## REQUIRED TASK
In the data below, rewrite the stretch from the line containing "From this photographic image, which item from" through the line containing "is farthest from the viewer?", with both of those lines included, as a numbered list of one line per item, with blank lines left out. Give only that stretch.

— Start AVAILABLE DATA —

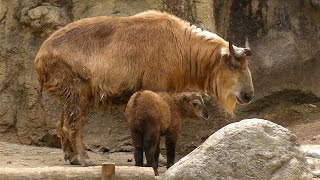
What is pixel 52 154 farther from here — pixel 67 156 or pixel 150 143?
pixel 150 143

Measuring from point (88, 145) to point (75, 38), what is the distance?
6.74 feet

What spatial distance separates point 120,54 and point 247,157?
10.8 ft

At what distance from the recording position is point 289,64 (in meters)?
13.0

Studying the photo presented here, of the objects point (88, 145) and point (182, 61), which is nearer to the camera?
point (182, 61)

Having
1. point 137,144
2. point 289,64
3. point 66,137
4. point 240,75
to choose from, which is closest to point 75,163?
point 66,137

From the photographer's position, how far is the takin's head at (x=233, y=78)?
1048cm

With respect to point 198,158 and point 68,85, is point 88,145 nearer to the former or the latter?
point 68,85

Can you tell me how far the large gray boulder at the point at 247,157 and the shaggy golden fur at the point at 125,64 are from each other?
262 centimetres

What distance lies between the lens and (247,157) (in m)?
7.63

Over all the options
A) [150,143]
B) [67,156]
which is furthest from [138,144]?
[67,156]

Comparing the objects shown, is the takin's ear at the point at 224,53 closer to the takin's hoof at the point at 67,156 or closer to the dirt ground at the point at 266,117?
the dirt ground at the point at 266,117

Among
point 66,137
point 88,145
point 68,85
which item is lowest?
point 88,145

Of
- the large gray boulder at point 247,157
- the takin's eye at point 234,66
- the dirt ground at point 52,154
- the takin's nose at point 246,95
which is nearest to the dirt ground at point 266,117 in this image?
the dirt ground at point 52,154

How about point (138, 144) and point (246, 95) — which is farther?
point (246, 95)
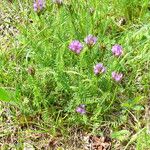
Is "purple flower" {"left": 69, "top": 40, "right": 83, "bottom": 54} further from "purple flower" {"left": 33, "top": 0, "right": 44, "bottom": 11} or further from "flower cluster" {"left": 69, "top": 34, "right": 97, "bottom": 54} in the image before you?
"purple flower" {"left": 33, "top": 0, "right": 44, "bottom": 11}

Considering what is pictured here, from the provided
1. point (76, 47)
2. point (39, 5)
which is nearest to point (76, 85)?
point (76, 47)

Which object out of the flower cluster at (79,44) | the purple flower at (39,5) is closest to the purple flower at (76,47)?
the flower cluster at (79,44)

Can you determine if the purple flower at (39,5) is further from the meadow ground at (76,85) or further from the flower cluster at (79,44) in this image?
the flower cluster at (79,44)

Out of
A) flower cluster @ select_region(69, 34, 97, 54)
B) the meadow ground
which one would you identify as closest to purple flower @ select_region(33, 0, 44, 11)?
the meadow ground

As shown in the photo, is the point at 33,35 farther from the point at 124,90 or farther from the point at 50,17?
the point at 124,90

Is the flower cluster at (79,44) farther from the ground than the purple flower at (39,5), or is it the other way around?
the purple flower at (39,5)

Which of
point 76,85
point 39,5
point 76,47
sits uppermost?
point 39,5

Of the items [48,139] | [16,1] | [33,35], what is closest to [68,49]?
[33,35]

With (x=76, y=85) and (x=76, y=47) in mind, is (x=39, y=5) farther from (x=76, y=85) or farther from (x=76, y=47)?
(x=76, y=85)
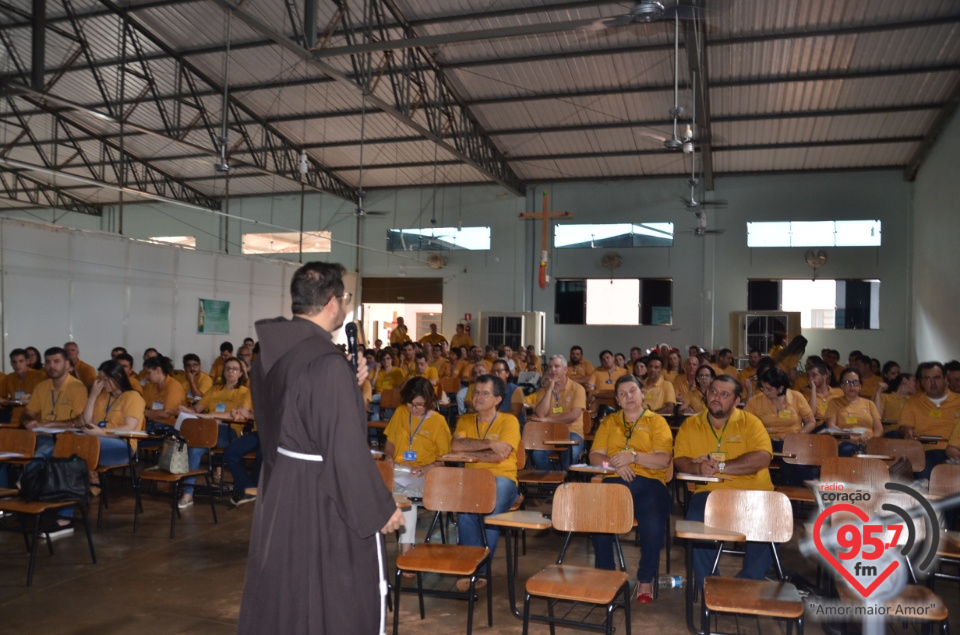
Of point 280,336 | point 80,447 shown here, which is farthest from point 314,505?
point 80,447

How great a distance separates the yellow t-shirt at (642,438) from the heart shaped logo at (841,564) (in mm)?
1868

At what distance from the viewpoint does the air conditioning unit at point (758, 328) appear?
1556cm

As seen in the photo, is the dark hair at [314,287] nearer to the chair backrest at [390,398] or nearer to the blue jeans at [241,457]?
the blue jeans at [241,457]

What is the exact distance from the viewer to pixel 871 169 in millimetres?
15312

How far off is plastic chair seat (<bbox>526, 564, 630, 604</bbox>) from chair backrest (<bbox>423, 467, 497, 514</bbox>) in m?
0.54

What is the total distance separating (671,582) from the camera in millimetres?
4324

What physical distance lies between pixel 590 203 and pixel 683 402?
951cm

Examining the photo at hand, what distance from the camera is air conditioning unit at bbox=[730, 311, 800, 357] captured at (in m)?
15.6

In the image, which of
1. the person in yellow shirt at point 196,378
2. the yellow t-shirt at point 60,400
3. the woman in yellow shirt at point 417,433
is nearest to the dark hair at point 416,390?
the woman in yellow shirt at point 417,433

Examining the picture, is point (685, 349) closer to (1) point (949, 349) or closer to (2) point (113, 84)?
(1) point (949, 349)

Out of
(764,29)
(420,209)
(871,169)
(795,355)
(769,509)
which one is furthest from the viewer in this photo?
(420,209)

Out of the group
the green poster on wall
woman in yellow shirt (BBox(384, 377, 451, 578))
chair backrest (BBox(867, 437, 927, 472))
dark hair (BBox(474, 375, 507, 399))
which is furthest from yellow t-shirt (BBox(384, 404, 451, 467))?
the green poster on wall

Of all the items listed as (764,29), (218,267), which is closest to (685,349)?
(764,29)

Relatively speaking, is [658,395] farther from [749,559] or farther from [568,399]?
[749,559]
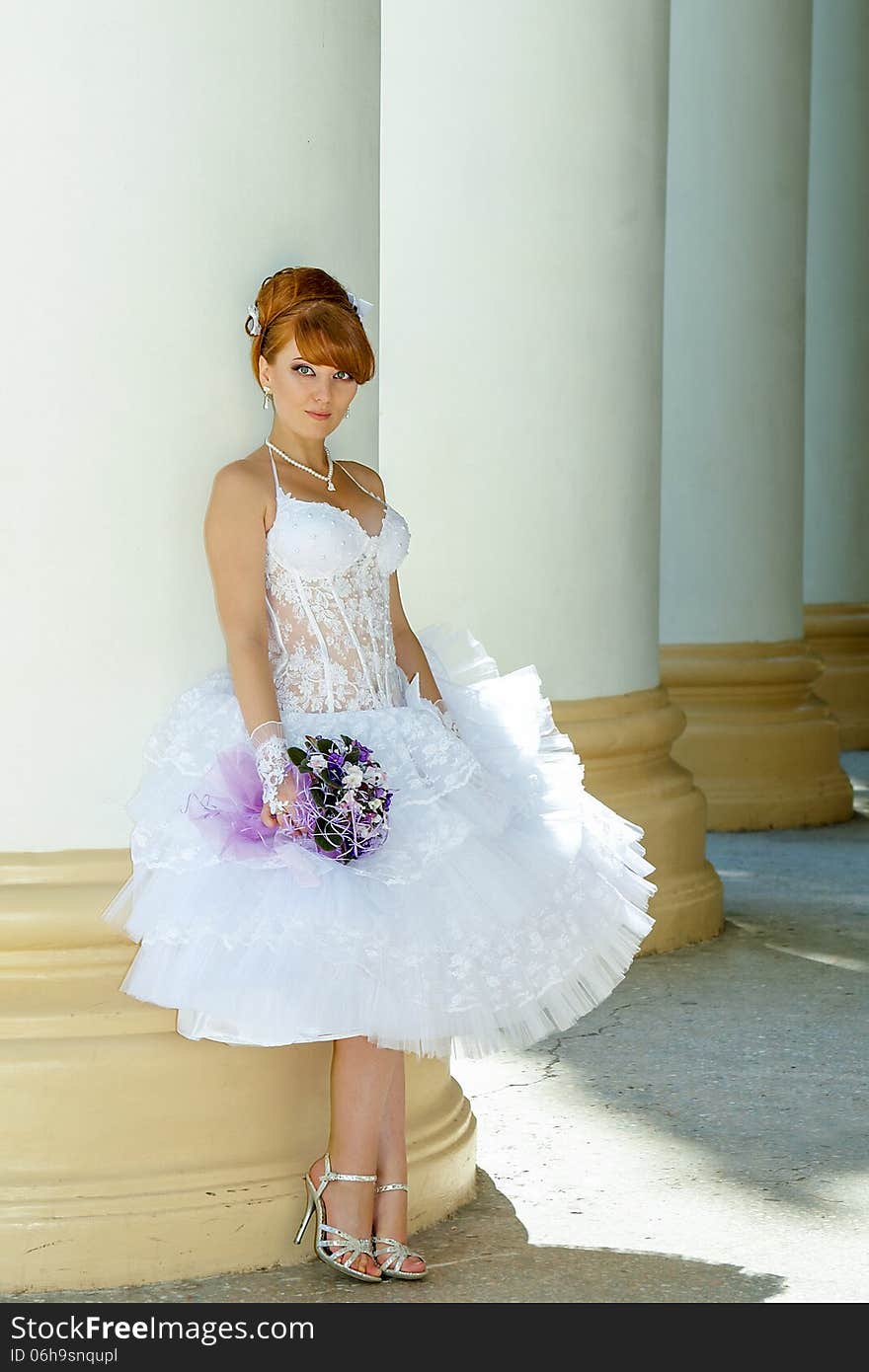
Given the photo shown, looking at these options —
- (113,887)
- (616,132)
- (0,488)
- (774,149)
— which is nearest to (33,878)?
(113,887)

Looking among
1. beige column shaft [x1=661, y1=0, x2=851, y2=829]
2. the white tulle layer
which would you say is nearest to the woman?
the white tulle layer

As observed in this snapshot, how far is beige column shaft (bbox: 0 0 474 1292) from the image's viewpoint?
170 inches

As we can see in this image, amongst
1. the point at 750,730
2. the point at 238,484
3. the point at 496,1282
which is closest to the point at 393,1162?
the point at 496,1282

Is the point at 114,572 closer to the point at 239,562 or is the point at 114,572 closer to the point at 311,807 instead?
the point at 239,562

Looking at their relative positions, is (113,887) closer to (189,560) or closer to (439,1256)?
(189,560)

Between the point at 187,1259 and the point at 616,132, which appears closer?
the point at 187,1259

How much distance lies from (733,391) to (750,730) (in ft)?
5.93

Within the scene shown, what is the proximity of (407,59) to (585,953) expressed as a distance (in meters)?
4.31

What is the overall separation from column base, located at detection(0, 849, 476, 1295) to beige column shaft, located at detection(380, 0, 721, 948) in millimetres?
3422

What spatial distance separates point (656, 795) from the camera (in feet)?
26.8

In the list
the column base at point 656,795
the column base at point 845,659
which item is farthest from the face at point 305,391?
the column base at point 845,659

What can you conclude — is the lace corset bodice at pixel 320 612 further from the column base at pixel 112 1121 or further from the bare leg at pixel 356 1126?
the bare leg at pixel 356 1126

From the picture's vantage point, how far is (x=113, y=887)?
4.47m

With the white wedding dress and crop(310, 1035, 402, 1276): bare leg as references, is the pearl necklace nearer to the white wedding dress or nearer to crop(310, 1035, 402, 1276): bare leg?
the white wedding dress
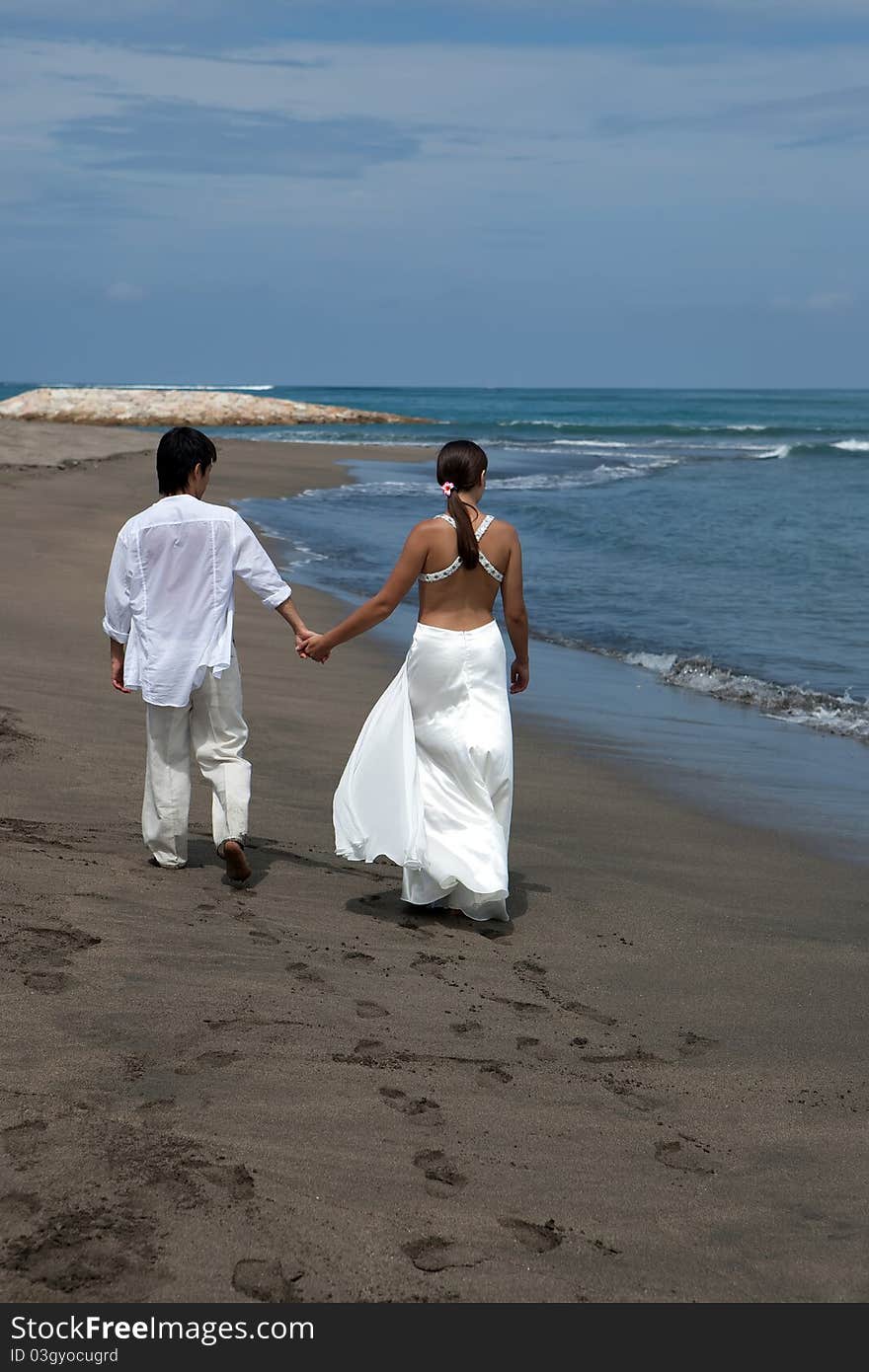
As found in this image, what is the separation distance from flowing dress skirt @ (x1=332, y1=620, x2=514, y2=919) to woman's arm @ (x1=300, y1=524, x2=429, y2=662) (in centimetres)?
18

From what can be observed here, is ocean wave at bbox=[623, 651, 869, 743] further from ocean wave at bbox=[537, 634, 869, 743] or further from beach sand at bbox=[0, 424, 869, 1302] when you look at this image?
beach sand at bbox=[0, 424, 869, 1302]

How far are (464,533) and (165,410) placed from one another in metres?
59.3

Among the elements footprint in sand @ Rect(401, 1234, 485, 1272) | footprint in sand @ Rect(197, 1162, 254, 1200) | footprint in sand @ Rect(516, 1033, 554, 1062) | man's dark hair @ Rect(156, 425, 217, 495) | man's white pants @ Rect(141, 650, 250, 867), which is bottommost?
footprint in sand @ Rect(516, 1033, 554, 1062)

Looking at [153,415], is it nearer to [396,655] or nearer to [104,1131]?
[396,655]

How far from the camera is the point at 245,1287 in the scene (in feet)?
8.30

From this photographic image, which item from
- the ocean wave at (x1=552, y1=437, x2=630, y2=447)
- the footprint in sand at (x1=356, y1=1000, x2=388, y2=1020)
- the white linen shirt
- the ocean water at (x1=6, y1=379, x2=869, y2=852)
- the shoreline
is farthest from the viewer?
the ocean wave at (x1=552, y1=437, x2=630, y2=447)

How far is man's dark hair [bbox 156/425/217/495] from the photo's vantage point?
196 inches

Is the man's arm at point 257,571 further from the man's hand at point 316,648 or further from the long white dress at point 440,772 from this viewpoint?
the long white dress at point 440,772

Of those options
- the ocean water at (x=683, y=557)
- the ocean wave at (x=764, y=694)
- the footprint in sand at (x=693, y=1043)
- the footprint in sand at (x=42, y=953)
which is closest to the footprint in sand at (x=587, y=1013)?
the footprint in sand at (x=693, y=1043)

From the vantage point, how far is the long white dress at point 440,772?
492cm

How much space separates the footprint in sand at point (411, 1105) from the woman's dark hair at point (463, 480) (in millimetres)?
2108

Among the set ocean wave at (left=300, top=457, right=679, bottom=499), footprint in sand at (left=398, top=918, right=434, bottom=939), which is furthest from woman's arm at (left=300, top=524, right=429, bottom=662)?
ocean wave at (left=300, top=457, right=679, bottom=499)

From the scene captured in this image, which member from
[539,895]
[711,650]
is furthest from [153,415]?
[539,895]

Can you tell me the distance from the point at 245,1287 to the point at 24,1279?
1.34 ft
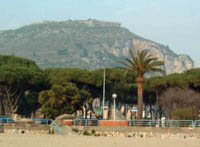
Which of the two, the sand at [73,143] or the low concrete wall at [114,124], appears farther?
the low concrete wall at [114,124]

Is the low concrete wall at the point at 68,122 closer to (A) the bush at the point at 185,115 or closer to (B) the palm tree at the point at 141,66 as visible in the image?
(B) the palm tree at the point at 141,66

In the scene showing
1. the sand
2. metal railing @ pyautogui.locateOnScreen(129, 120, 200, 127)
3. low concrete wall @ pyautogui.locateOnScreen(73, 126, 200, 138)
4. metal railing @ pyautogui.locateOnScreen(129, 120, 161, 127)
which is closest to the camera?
the sand

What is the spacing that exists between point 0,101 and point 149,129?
29.5 meters

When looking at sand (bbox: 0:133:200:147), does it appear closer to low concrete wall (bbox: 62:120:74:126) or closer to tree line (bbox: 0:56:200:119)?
low concrete wall (bbox: 62:120:74:126)

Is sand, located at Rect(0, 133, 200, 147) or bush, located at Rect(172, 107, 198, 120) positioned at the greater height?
bush, located at Rect(172, 107, 198, 120)

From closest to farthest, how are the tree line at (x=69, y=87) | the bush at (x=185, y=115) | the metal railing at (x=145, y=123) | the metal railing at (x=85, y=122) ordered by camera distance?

— End AVAILABLE DATA —

## RESULT
1. From this photographic image, which item from
2. - the ocean wave at (x1=552, y1=437, x2=630, y2=447)
3. - the footprint in sand at (x1=356, y1=1000, x2=388, y2=1020)
4. - the white linen shirt
5. - the ocean water at (x1=6, y1=379, x2=869, y2=852)
6. - the shoreline
7. is farthest from the viewer?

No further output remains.